The main ingredient the ‘magic’ so to speak is a substance known as THC. The amount of THC in any one batch of marijuana depends, to a great extent on the type of plant used to create it and where and how it was grown with the buds of the ‘female’ plants providing the most potent cannabis of all. Analysis of the cannabis on sale today compared with that smoked many years ago shows that modern cannabis is up to 7 times stronger than the older forms.
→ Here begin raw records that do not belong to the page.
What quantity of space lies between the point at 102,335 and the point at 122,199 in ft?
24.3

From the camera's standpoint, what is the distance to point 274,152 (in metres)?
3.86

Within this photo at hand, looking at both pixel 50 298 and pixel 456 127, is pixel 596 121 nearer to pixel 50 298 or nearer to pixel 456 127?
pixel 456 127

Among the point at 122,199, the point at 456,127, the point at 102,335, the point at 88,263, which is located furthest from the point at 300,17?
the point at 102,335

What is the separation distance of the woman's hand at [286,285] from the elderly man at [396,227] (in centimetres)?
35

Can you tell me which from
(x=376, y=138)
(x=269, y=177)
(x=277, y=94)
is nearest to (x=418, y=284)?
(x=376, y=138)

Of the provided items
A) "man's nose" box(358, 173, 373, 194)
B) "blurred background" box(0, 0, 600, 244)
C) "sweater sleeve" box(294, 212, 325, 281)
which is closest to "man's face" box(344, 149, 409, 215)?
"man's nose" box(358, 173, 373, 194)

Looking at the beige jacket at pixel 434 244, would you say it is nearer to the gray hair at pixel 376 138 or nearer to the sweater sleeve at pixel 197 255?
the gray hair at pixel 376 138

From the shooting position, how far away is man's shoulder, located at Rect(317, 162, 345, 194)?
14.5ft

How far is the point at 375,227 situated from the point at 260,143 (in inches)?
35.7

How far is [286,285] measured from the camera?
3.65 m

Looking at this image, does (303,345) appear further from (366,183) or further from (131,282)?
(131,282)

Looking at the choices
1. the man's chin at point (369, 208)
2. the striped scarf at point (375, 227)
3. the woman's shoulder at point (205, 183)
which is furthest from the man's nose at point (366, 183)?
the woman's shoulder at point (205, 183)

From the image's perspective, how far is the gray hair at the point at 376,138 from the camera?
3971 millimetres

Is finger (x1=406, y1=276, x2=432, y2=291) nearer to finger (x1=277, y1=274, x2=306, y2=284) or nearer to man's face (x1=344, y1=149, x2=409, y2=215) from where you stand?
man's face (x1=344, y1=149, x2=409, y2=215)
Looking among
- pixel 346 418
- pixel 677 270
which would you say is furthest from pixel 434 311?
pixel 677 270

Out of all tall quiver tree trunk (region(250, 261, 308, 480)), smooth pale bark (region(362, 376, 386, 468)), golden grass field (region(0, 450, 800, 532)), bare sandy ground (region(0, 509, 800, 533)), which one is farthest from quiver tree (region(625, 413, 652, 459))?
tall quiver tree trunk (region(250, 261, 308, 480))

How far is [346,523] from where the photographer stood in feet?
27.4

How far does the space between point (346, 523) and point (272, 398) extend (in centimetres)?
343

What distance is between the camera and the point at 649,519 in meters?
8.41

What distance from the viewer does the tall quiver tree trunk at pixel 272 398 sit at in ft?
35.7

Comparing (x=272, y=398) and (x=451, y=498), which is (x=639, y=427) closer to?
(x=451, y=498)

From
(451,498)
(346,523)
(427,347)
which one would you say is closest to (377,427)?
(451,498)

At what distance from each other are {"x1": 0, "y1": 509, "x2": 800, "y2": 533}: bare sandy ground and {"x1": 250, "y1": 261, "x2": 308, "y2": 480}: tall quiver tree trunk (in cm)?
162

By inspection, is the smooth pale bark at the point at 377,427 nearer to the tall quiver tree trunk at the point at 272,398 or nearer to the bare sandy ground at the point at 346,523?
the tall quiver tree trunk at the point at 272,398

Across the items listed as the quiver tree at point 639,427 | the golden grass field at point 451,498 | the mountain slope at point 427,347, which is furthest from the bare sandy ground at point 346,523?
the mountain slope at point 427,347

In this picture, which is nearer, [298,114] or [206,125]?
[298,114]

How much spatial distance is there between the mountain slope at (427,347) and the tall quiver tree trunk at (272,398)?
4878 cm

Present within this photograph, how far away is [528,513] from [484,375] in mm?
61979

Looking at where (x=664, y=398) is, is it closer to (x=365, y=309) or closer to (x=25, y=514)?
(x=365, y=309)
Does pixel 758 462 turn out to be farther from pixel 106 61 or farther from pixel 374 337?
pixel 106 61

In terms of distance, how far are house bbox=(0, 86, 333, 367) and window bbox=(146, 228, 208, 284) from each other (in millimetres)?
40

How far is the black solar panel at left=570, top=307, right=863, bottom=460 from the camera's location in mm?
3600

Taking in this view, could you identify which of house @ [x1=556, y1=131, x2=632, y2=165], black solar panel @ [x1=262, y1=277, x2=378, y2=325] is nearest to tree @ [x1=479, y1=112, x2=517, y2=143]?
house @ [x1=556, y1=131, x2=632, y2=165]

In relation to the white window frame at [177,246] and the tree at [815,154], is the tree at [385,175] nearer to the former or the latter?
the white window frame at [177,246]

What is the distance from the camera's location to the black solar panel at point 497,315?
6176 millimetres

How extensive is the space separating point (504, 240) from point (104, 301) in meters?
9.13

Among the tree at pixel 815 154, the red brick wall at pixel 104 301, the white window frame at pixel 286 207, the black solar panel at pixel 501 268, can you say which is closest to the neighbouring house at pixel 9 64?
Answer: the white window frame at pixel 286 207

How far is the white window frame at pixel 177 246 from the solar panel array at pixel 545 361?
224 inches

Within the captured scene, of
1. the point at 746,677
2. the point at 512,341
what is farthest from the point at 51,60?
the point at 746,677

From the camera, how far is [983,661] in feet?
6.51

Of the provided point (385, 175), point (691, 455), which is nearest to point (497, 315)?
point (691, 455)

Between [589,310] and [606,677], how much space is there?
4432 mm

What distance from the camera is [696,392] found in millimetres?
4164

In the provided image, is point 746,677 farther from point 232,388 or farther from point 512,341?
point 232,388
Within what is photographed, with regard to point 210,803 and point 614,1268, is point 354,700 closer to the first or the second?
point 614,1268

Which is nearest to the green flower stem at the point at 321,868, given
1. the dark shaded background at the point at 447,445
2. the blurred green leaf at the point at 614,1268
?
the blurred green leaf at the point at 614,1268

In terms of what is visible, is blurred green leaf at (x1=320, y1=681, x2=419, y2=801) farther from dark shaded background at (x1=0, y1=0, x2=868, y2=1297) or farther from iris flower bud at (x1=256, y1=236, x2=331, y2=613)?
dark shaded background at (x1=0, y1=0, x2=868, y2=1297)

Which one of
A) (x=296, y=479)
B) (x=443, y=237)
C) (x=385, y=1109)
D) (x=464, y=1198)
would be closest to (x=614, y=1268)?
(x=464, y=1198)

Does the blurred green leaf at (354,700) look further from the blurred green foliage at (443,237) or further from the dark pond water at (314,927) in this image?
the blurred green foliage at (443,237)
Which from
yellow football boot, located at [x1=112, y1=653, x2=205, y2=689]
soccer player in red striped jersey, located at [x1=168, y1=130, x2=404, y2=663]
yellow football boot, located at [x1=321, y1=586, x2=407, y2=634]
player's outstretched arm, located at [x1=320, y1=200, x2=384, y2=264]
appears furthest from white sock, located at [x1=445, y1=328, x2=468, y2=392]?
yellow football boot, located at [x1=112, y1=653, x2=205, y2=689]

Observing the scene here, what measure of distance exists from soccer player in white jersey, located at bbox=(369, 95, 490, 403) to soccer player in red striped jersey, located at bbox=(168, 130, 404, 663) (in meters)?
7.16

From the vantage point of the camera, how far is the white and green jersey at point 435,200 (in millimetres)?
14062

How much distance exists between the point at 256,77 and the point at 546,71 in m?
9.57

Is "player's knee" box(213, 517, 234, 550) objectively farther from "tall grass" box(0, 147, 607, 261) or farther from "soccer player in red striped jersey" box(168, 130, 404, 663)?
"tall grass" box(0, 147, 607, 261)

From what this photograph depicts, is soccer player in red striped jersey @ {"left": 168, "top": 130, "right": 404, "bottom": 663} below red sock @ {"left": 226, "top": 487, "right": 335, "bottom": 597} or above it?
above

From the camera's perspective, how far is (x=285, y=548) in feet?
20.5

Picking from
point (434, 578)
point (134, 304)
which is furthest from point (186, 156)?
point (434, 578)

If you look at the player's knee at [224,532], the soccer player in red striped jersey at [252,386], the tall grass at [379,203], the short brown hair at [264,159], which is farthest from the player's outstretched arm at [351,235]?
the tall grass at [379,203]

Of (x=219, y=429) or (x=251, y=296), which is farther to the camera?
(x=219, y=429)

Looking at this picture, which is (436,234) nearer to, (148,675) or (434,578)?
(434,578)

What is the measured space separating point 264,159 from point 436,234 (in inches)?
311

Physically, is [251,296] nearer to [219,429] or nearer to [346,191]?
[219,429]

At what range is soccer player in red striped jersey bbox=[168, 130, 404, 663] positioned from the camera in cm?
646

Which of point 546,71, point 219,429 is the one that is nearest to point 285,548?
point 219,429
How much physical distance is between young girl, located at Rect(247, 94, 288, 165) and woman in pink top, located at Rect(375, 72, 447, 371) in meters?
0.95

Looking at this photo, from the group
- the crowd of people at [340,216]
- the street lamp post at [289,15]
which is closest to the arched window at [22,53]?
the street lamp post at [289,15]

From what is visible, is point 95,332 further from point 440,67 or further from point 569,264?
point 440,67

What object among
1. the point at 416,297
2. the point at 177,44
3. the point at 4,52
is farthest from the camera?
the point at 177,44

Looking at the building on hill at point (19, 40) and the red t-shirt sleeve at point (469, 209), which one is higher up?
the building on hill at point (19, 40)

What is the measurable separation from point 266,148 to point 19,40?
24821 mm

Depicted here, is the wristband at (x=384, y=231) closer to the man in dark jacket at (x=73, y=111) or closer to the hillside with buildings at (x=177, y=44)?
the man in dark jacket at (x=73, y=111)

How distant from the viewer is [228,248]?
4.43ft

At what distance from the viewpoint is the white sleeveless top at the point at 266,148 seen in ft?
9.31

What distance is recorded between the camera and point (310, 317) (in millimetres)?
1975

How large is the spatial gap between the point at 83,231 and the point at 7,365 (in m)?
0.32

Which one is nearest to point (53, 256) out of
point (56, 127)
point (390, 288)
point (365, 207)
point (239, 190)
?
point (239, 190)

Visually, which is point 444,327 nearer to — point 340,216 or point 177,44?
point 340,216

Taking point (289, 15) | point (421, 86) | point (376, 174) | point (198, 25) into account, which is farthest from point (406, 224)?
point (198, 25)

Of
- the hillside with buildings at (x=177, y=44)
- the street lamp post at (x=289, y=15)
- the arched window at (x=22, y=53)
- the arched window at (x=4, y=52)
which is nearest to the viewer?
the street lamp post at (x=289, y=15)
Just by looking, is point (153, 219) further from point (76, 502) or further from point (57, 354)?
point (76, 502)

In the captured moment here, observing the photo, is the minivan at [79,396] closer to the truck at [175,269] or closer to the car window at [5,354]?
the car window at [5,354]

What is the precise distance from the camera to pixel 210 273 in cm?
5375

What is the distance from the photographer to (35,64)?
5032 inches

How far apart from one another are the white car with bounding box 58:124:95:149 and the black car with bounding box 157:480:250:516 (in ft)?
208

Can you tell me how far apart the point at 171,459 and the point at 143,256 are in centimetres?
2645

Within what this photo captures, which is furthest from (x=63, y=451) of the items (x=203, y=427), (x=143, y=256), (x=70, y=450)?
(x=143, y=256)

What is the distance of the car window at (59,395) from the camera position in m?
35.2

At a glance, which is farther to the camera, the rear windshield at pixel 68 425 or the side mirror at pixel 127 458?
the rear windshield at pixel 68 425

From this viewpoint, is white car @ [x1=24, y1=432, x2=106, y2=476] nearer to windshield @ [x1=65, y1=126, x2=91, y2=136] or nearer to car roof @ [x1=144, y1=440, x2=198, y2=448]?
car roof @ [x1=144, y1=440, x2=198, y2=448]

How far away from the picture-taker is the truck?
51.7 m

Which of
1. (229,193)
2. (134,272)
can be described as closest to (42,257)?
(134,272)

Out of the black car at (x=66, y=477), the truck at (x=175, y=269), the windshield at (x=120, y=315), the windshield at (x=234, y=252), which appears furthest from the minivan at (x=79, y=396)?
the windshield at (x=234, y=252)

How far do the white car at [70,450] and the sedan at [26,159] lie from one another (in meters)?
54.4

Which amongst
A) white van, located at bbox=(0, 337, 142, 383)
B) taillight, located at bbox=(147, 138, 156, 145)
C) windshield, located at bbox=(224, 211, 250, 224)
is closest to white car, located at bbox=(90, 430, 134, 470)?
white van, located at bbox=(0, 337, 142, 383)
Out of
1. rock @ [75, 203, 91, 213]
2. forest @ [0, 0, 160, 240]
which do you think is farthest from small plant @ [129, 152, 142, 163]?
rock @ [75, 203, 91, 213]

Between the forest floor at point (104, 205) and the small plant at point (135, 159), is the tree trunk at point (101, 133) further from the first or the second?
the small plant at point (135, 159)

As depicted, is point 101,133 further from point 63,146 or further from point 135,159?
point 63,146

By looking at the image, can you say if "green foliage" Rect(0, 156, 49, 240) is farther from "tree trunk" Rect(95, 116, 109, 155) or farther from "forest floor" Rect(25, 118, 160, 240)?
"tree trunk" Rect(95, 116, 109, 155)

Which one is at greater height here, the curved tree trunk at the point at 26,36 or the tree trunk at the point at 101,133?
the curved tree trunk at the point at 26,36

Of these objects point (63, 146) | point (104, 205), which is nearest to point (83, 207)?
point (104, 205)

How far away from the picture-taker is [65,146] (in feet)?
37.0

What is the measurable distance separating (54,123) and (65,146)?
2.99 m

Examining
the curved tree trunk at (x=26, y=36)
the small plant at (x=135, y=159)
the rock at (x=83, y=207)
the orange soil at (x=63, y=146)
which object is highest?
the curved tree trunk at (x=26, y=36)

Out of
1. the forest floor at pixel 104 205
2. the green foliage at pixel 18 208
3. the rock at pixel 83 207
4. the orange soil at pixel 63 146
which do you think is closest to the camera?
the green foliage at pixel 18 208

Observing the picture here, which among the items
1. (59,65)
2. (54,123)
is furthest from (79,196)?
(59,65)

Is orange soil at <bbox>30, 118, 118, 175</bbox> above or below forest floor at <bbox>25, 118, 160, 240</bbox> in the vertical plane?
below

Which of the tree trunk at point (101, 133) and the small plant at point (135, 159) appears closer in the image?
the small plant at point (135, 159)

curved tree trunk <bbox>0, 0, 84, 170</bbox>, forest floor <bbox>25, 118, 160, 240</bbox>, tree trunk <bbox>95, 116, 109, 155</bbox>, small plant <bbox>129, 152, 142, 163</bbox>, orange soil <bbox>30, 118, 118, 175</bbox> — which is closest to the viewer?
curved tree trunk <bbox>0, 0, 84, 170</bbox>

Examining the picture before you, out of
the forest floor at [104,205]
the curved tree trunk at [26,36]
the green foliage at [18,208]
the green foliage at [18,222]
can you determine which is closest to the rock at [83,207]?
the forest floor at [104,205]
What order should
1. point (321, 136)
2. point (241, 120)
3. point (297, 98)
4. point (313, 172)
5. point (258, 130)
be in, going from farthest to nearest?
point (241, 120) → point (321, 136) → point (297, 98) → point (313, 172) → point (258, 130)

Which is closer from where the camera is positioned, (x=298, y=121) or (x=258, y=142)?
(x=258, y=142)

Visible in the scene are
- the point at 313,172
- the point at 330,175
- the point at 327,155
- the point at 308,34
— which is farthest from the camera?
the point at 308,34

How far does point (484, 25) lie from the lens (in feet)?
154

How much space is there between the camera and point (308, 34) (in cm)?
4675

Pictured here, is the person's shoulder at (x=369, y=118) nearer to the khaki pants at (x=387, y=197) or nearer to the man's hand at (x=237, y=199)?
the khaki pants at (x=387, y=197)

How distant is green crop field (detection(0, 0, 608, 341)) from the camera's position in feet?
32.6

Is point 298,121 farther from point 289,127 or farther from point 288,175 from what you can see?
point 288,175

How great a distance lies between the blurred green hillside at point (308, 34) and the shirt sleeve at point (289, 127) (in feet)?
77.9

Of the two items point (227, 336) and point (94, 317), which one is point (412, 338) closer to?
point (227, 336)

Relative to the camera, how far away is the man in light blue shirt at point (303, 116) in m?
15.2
This is probably due to the fact that strains have been bred selectively to increase potency and because preparations are now more likely to be made using the more potent parts of the plant.
6. Pharmaceutical Extracts Are Available – There Is No Need To Smoke Weed
When people started to claim that marijuana had medical benefits and helped alleviate symptoms of some diseases particularly pain and nausea which can be difficult to treat effectively, research was undertake to find out exactly what substances within the plant were responsible for the effect. This research has led to the developments of certain pharmaceutical extracts based on the plant. Several different drugs are available Cesamet (used to treat vomiting caused by chemotherapy) and Marinol (to treat AIDS related weight loss) in the US and Sativex (used to treat pain) in Canada, New Zealand and some European countries. Cesamet and Marinol are THC based while Sativex combines THC with another substance called cannabidiol.
These pharmaceutical extracts cause relatively few side effects and are not likely to prove of interest to an underground, black market. As these are available there is no need to legalize marijuana itself for medical use together with all the other problems that are likely to arise out of it. Any claims by the ‘patient’ community to require marijuana in ‘pure’ form are therefore exposed for what they are – a desire to see an unpleasant and dangerous habit made legal as opposed to a crusade for patients’ rights.